1      Décision (UE) 2019/217 du Conseil, du 28 janvier 2019, relative à la conclusion de l’accord sous forme d’échange de lettres entre l’Union européenne et le Royaume du Maroc sur la modification des protocoles no 1 et no 4 de l’accord euro-méditerranéen établissant une association entre les Communautés européennes et leurs États membres, d’une part, et le Royaume du Maroc, d’autre part (JO L 34, p. 1), et décision (UE) 2019/441 du Conseil, du 4 mars 2019, relative à la conclusion de l’accord de partenariat dans le domaine de la pêche durable entre l’Union européenne et le Royaume du Maroc, de son protocole de mise en œuvre ainsi que de l’échange de lettres accompagnant l’accord (JO L 77, p. 4), ci-après « les décisions attaquées ».
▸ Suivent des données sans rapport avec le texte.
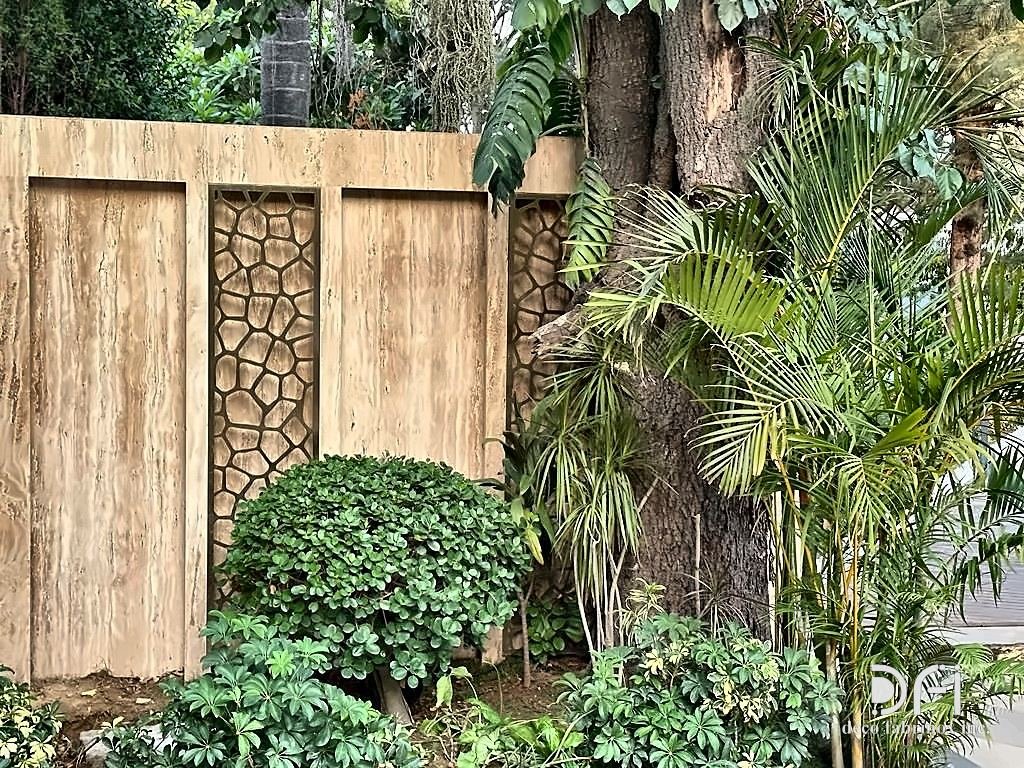 Stone garden wall with a laser-cut metal jaali panel, by day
2      Arrêts du 21 décembre 2016, Conseil/Front Polisario (C‑104/16 P, EU:C:2016:973, voir CP n.º 146/16), et du 27 février 2018, Western Sahara Campaign UK (C‑266/16, EU:C:2018:118, voir CP n.º 21/18). Dans ces arrêts, la Cour a précisé que l’accord d’association ne couvrait que le territoire du Maroc et pas le Sahara occidental, et que ni l’accord de pêche ni son protocole de mise en œuvre ne sont applicables aux eaux adjacentes au territoire du Sahara occidental.


3      Accord euro-méditerranéen établissant une association entre les Communautés européennes et leurs États membres, d’une part, et le Royaume du Maroc, d’autre part (JO L 70, 2000, p. 2).


4      Accord de partenariat dans le secteur de la pêche entre la Communauté européenne et le Royaume du Maroc (JO L 141, 2006, p. 4).


5      À savoir une période ne pouvant excéder le délai de deux mois pour former un pourvoi ou la date de prononcé de l’arrêt de la Cour statuant sur un éventuel pourvoi.


6      Règlement (UE) 2019/440, relatif à la répartition des possibilités de pêche au titre de l’accord de partenariat dans le domaine de la pêche durable entre l’Union européenne et le Royaume du Maroc et de son protocole de mise en œuvre (JO 2019, L 77, p. 1).